True, commerce does not always appear as a benefactor. With equal indifference we send forth the clothing which preserves, and the arms which destroy, life. We not only give employment, but occasion and facilitate wars. Our skill is as conspicuous in the manufacture of the enginery of war as in the fabrics and machinery of peace. True, also, we fight for markets. If a people will not accept the blessings of trade, we force them upon them at the point of the bayonet, or at the mouth of the cannon. This is indefensible-it is a reproach to civilisation-but it is natural. There is no unmixed good-but evil itself is made to develop good.
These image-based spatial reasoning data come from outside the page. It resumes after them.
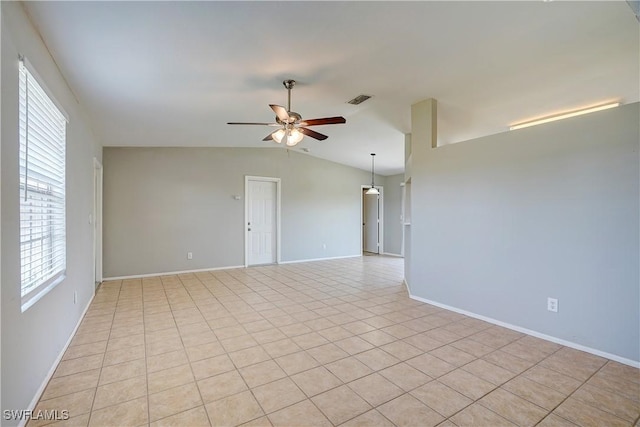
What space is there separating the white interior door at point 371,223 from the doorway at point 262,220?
323 cm

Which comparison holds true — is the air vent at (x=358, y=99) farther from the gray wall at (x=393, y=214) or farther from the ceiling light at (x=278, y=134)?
the gray wall at (x=393, y=214)

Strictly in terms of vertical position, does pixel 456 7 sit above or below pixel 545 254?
above

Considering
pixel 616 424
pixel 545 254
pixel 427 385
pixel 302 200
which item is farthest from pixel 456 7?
pixel 302 200

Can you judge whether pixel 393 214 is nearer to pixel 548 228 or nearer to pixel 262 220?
pixel 262 220

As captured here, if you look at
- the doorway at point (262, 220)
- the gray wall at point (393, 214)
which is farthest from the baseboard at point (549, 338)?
the gray wall at point (393, 214)

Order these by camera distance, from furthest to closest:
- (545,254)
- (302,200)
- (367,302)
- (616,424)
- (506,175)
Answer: (302,200)
(367,302)
(506,175)
(545,254)
(616,424)

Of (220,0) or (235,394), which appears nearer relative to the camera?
(220,0)

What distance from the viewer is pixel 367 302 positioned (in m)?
4.17

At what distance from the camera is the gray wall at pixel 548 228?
2.47 metres

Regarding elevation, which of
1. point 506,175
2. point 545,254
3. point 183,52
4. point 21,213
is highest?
point 183,52

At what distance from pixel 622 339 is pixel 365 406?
2.29 metres

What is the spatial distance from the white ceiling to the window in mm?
466

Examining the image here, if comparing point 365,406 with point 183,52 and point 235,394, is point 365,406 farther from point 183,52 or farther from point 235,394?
point 183,52

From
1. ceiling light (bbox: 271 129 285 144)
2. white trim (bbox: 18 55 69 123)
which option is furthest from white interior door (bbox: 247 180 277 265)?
white trim (bbox: 18 55 69 123)
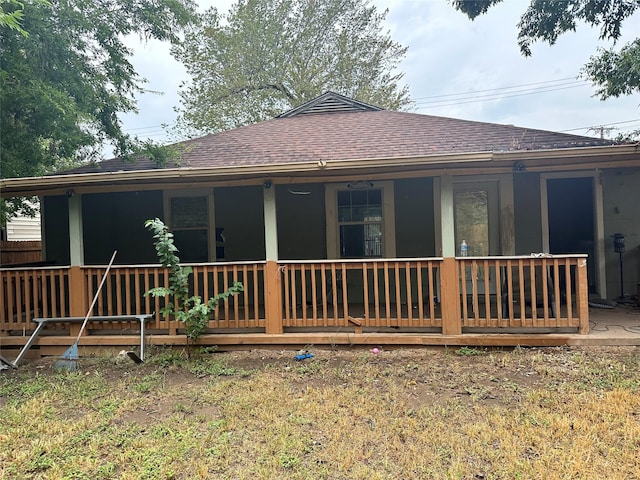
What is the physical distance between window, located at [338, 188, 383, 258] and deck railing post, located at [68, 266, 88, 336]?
3795mm

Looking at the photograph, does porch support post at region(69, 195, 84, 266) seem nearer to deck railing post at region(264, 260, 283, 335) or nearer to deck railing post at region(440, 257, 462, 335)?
deck railing post at region(264, 260, 283, 335)

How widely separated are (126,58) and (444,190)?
5.49 metres

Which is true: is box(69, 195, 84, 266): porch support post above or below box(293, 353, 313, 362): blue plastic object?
above

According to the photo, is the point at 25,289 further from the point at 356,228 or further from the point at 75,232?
the point at 356,228

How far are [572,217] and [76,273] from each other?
25.5ft

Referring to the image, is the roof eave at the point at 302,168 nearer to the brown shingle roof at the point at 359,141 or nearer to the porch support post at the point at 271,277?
the porch support post at the point at 271,277

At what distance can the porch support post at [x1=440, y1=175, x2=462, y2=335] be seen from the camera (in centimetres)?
466

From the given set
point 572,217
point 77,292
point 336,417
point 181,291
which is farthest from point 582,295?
point 77,292

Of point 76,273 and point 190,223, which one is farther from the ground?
point 190,223

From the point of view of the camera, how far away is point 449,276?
4.68 meters

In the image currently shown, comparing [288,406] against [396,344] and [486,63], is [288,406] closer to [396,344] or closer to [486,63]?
[396,344]

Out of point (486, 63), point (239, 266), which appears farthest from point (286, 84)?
point (239, 266)

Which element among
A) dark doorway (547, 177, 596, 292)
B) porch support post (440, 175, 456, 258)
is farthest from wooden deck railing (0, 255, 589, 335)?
dark doorway (547, 177, 596, 292)

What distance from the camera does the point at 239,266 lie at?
17.3 feet
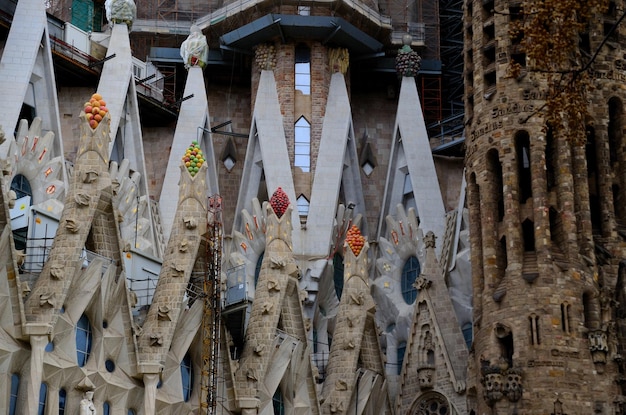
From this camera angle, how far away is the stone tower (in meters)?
35.7

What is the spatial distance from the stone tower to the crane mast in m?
6.22

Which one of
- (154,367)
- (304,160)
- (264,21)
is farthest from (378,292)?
(154,367)

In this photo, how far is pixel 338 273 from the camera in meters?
44.4

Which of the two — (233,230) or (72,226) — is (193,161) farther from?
(233,230)

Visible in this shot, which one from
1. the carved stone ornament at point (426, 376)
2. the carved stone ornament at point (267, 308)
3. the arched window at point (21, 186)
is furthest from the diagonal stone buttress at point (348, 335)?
the arched window at point (21, 186)

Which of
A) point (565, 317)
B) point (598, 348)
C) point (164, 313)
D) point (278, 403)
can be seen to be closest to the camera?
point (164, 313)

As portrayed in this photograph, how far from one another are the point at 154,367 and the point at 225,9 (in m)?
15.8

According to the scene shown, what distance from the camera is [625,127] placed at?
3919 cm

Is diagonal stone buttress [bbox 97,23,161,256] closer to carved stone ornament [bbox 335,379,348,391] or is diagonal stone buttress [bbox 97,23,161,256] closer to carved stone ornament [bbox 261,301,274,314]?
carved stone ornament [bbox 261,301,274,314]

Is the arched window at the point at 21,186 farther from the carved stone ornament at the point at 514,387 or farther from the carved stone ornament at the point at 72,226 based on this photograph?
→ the carved stone ornament at the point at 514,387

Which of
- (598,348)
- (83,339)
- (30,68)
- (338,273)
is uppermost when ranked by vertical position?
(30,68)

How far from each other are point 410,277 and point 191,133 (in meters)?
7.32

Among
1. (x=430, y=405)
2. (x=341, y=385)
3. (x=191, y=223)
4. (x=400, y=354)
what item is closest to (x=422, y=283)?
(x=430, y=405)

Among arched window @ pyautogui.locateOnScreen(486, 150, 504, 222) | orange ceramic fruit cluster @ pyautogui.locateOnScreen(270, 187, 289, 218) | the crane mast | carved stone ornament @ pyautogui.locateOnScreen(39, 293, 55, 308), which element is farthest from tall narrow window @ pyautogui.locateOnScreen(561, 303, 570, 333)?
carved stone ornament @ pyautogui.locateOnScreen(39, 293, 55, 308)
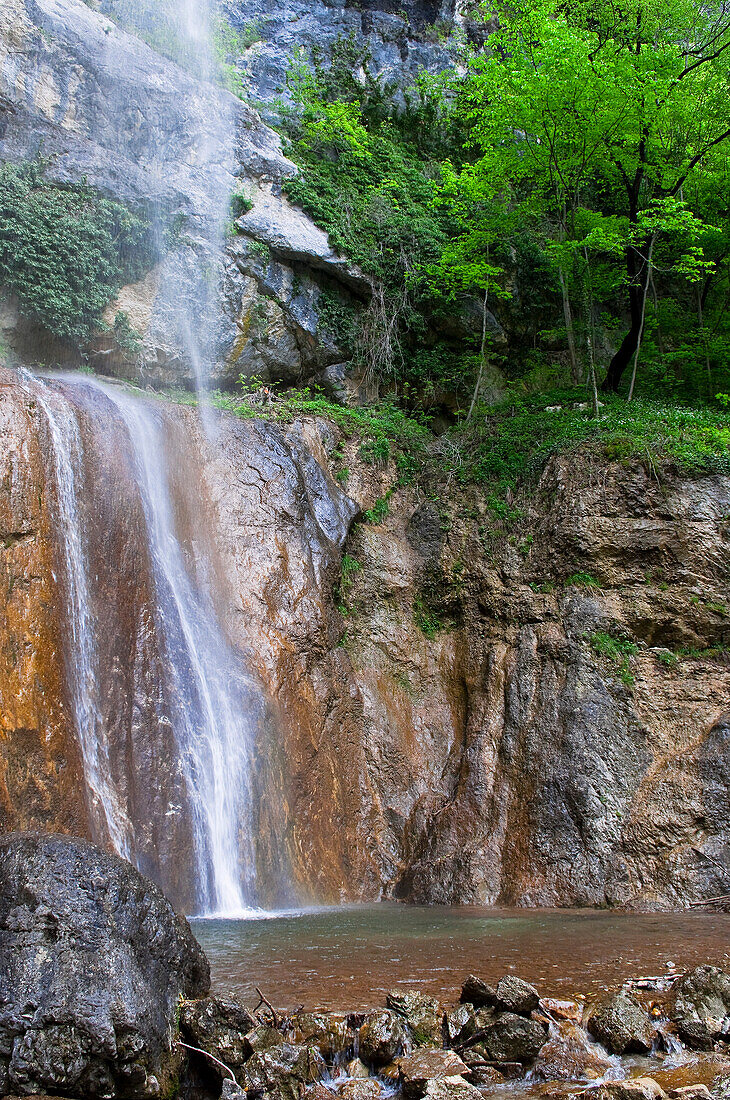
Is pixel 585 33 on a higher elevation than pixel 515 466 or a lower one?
higher

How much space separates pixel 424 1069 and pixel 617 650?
8.08 m

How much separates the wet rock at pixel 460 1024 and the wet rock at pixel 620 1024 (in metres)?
0.75

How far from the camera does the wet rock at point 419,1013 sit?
15.4ft

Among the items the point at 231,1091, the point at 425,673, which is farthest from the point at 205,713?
the point at 231,1091

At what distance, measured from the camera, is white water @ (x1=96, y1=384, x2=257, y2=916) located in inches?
368

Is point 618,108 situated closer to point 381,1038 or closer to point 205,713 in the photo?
point 205,713

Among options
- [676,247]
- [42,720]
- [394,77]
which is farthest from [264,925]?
[394,77]

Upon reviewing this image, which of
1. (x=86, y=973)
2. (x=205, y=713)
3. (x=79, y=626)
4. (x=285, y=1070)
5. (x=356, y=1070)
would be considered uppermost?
(x=79, y=626)

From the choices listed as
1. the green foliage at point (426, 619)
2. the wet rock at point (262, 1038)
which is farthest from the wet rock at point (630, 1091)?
the green foliage at point (426, 619)

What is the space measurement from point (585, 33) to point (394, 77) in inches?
368

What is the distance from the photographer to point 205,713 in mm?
10180

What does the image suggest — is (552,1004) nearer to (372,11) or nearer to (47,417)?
(47,417)

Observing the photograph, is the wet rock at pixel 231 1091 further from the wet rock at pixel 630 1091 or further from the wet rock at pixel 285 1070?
the wet rock at pixel 630 1091

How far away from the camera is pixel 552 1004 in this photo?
495 centimetres
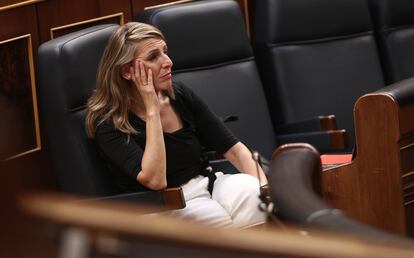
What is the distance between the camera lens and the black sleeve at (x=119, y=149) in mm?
1764

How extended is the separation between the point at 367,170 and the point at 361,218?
10 centimetres

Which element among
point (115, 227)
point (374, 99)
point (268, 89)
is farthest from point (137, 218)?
point (268, 89)

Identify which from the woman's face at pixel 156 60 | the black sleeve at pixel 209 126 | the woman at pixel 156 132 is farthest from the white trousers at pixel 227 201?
the woman's face at pixel 156 60

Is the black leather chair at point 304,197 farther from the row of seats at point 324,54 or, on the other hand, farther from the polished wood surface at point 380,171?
the row of seats at point 324,54

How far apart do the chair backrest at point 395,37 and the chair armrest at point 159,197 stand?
3.85ft

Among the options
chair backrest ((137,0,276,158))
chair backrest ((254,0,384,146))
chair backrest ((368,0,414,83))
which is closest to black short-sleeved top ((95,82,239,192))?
chair backrest ((137,0,276,158))

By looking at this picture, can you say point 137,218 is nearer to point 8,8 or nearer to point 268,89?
point 8,8

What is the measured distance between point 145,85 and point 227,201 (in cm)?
32

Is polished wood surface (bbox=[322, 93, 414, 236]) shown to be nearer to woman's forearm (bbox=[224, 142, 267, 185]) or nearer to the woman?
the woman

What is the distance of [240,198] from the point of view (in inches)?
70.2

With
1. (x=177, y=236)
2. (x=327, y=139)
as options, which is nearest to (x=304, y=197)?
(x=177, y=236)

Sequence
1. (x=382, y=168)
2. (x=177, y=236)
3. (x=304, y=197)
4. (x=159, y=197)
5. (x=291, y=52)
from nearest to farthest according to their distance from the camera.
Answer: (x=177, y=236)
(x=304, y=197)
(x=382, y=168)
(x=159, y=197)
(x=291, y=52)

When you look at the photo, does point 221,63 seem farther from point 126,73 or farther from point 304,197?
point 304,197

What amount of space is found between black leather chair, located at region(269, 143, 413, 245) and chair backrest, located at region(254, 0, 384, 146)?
5.17 ft
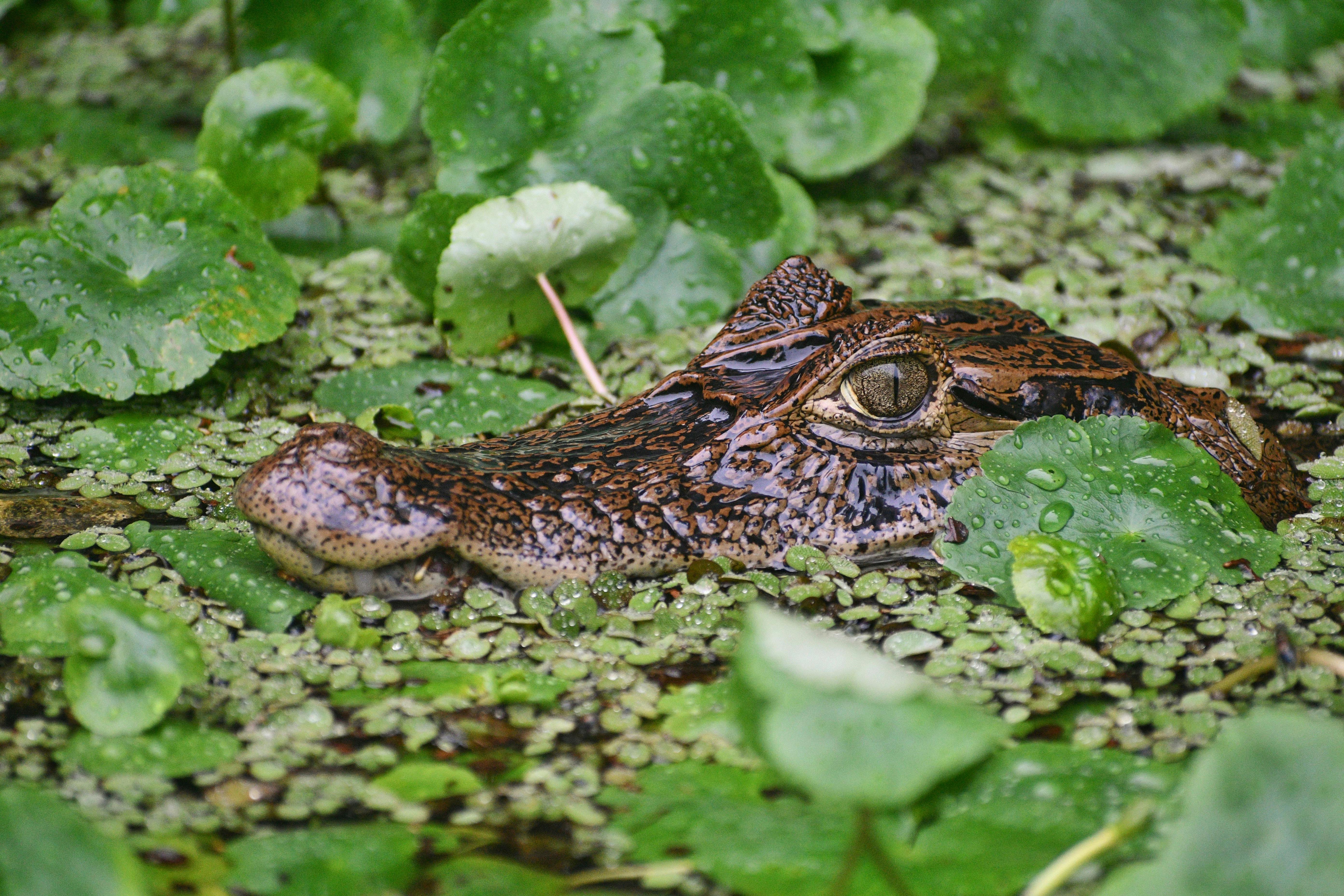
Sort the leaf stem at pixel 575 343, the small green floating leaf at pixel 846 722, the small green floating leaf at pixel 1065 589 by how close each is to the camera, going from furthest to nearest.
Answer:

The action of self-interest has been made by Providence the regulating force of human progress; and self-interest

low motive as it may seem to those who fancy they could have made the world better than its Maker has done - when rightly understood, through experience of life, ever propels us in the end towards the good. The first result of the contact of civilisation and barbarism is uniformly war. Yet slowly and surely peace is winning her triumphs. Broader and broader expands the area of commerce-wider and wider extends civilisation, and more and more prevail the doctrines of peace and the principle of international brotherhood. The Elysian time, the golden age of the world, when there shall be universal peace, is too far off to be discernible at the present day. Wars probably will never cease out of the earth. Like the poor, they will be always with us. Nevertheless they will grow fewer and milder. The heart of the world will rest at peace, and wars will only fringe its borders-in the outlying countries not yet brought within the pale. And in effecting this happy change, the influence of commerce the operations of self-interest-will accomplish more than all the moralising of sages or the preachings of philanthropy. Have we not felt, during this present year, how firmly the golden meshes of trade have wound themselves round the heart of the nation? Unfelt, unnoticed, in ordinary times, it is only when we raise our right arm in anger to strike that we become sensible of the golden meshes that have slowly encircled us. We are bound over to peace by chains which are not unpleasant to us. This, too, may have its bad side, but that is a question beyond our subject. Let it suffice that other nations also, our neighbours and rivals, are gradually coming into the same golden bondage, and that the more potent that bondage becomes, the less need will there be for "a policeman" in Europe.